Rewrite the lines from the line with "What distance separates" up to and including the line with "3214 inches", changing "photographer" to "viewer" and leaving everything else unchanged.

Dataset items
──────────
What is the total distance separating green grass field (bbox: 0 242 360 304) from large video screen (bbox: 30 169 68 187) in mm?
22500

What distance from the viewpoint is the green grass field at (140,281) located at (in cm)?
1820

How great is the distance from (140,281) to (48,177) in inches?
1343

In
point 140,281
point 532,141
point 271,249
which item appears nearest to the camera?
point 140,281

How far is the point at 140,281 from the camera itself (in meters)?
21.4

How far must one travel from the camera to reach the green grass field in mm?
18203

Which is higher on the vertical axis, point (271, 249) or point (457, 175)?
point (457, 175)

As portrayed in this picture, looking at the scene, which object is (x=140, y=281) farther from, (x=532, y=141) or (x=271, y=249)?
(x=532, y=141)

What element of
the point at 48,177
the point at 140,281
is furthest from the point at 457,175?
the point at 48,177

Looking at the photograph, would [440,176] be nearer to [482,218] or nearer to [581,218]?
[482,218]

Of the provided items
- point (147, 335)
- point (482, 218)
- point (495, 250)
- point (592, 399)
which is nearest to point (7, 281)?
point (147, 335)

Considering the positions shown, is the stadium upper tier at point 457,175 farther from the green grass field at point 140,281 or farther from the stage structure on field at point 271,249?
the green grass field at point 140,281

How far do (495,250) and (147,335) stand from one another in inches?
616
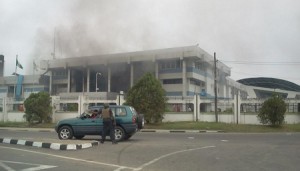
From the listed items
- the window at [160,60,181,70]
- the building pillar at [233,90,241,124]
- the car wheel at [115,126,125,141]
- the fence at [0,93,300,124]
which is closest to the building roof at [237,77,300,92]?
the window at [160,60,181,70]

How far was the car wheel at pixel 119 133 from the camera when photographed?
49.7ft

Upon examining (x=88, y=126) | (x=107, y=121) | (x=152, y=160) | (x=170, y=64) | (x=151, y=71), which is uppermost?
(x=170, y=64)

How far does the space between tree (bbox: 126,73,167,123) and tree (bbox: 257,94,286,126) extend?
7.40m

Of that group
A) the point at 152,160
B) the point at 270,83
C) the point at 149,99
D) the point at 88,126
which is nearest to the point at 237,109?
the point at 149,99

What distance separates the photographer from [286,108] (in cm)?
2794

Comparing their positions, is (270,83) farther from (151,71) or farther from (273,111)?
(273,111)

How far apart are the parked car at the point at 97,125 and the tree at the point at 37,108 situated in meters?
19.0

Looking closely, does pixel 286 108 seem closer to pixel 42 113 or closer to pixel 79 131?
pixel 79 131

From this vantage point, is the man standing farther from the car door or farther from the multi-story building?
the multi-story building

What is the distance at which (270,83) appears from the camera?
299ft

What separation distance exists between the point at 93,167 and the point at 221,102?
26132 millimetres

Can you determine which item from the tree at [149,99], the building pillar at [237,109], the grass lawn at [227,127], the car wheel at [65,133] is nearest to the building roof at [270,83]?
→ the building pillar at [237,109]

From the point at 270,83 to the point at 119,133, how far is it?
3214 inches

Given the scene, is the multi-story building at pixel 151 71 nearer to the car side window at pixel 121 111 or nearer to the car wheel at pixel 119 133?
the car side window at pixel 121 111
──────────
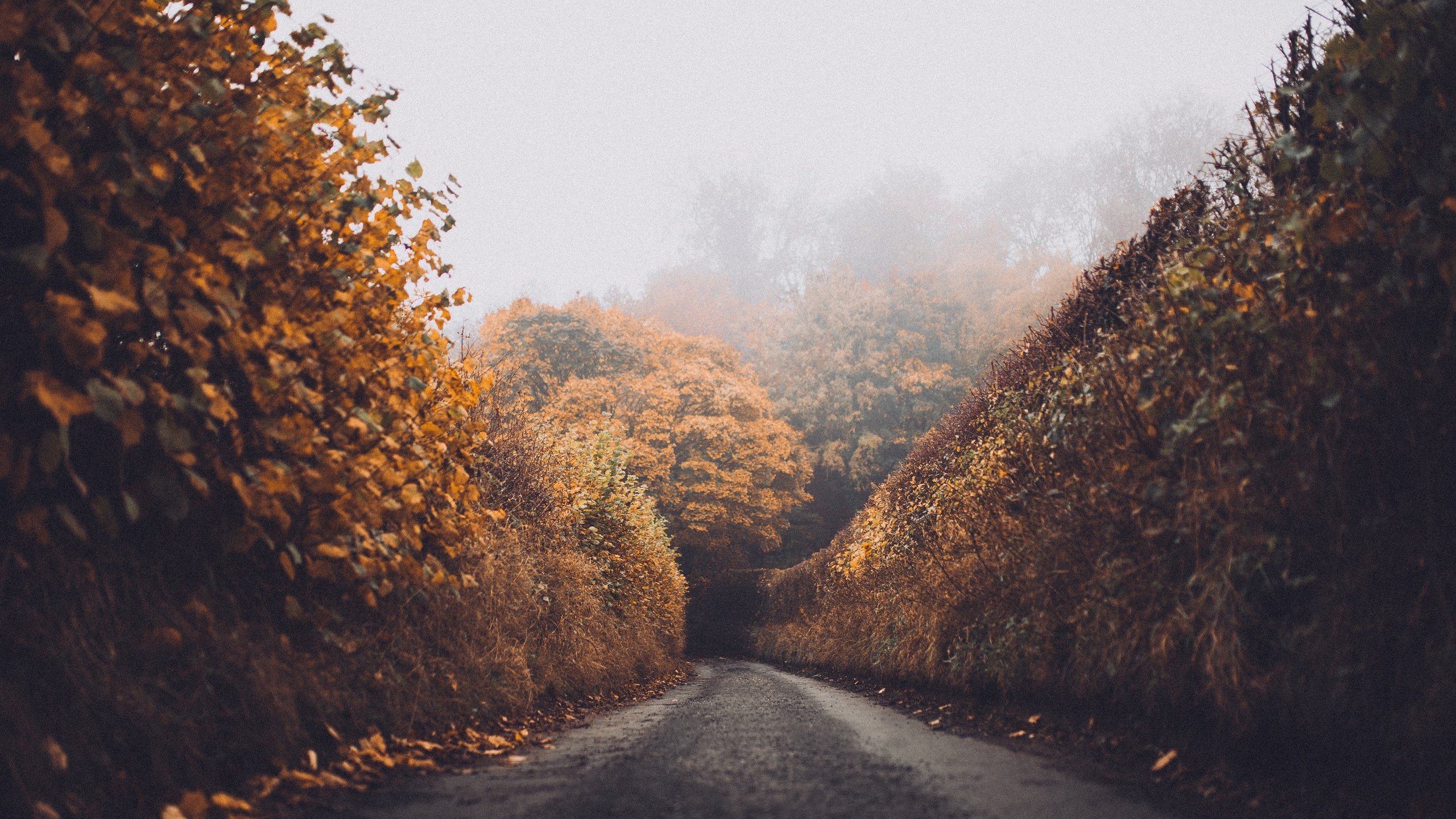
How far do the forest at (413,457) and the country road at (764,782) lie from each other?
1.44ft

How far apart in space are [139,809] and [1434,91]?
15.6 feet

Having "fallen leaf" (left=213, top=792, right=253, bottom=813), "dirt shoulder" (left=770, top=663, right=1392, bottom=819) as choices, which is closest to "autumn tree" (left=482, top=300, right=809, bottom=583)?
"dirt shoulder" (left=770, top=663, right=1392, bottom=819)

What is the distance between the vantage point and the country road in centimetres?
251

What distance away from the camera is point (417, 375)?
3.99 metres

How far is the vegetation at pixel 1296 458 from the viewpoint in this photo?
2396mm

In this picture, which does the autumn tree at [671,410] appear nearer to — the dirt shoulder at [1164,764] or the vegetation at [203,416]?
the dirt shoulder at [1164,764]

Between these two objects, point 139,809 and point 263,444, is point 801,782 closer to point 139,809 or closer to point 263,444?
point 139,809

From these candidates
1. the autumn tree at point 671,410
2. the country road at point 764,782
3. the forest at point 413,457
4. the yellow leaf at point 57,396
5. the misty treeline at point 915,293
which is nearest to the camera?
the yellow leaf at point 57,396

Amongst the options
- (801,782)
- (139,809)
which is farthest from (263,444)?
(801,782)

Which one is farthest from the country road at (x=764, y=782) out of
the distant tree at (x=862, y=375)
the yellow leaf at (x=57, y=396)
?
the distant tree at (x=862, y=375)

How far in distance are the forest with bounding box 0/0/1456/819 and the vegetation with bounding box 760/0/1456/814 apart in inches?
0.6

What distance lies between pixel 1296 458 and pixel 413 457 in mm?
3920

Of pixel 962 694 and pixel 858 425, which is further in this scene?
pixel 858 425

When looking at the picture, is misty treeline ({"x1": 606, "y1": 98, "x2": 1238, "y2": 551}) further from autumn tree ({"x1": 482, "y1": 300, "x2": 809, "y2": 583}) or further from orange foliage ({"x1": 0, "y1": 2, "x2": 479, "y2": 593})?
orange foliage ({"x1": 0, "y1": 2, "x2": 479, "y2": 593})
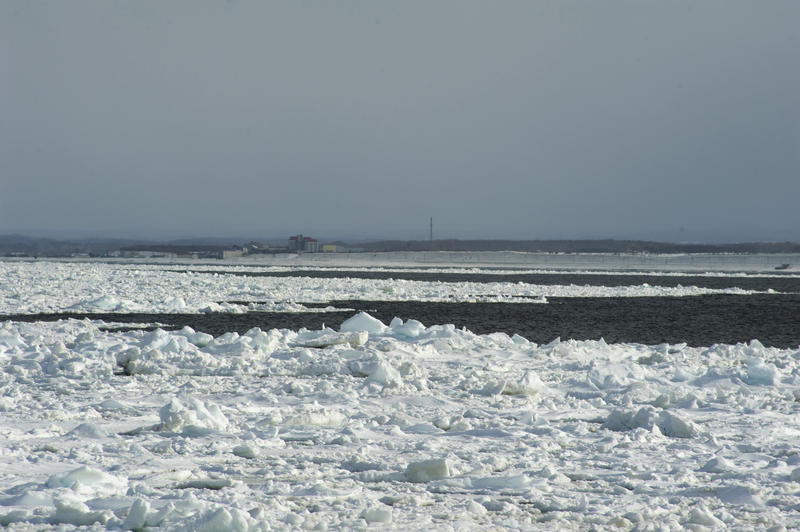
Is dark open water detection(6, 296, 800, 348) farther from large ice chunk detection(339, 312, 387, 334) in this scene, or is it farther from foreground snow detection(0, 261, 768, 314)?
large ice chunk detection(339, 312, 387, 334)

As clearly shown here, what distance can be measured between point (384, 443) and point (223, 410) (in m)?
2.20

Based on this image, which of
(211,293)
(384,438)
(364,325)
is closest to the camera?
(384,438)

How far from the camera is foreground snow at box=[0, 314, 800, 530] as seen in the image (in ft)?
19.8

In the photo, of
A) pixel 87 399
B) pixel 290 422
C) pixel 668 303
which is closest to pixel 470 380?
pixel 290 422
──────────
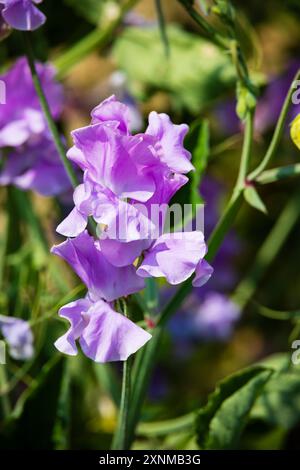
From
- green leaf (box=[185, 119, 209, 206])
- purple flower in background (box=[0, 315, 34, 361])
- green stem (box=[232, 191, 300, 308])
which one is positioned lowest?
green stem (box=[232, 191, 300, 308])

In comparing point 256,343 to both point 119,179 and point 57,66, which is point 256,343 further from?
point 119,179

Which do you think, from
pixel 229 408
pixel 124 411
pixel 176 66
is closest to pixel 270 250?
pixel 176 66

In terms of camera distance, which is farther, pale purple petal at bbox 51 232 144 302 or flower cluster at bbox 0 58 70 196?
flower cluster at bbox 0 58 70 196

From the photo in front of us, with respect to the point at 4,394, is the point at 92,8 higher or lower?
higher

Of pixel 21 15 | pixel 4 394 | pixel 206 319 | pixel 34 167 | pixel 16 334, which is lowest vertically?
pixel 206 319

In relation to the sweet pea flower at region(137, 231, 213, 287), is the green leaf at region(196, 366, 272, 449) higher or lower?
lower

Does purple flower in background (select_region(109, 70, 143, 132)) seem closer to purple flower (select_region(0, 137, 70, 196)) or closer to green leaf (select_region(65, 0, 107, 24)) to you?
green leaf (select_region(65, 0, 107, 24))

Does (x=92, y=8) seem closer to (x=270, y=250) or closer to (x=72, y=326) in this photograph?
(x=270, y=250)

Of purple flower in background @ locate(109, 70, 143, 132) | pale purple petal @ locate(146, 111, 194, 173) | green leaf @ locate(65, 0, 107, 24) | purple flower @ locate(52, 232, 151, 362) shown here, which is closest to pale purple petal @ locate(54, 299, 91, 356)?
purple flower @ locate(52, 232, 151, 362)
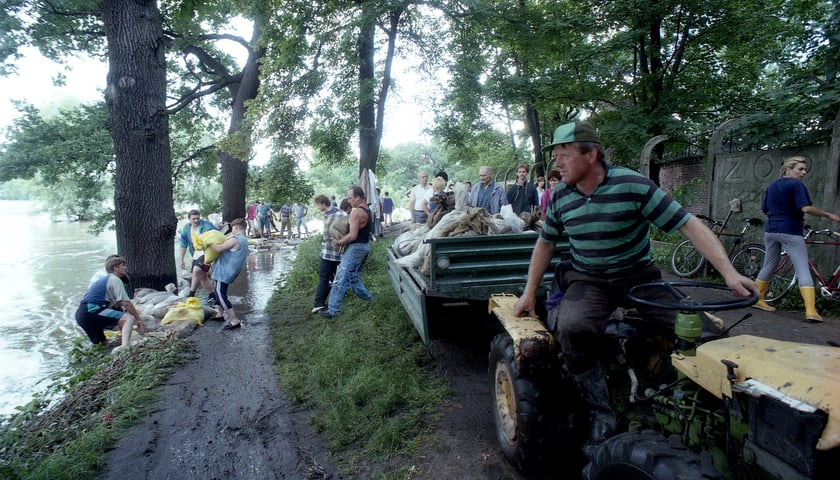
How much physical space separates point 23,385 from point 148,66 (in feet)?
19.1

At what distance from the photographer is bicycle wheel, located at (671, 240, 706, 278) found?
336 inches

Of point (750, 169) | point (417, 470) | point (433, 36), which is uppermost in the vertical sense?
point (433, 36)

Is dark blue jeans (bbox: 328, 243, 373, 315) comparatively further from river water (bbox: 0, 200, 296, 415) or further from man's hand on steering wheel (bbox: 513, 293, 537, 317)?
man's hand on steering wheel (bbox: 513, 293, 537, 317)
──────────
Full solution
What distance separates the viewer from [286,108] (in cm)?
2794

Comparing their positions, is (270,83) farther from (151,71) or farther from (273,111)?
(273,111)

How far apart are the parked car at the point at 97,125 and the tree at the point at 37,108 situated in meters?
19.0

Looking closely, does pixel 286 108 seem closer to pixel 42 113 or closer to pixel 79 131?
pixel 79 131

From this vantage point, is the man standing farther from the car door or farther from the multi-story building?
the multi-story building

What is the distance at which (270,83) appears from the camera?
299ft

What separation distance exists between the point at 93,167 and the point at 221,102?
26132 millimetres

Can you determine which item from the tree at [149,99], the building pillar at [237,109], the grass lawn at [227,127], the car wheel at [65,133] is nearest to the building roof at [270,83]?
→ the building pillar at [237,109]

From the point at 270,83 to the point at 119,133, how far is it?
3214 inches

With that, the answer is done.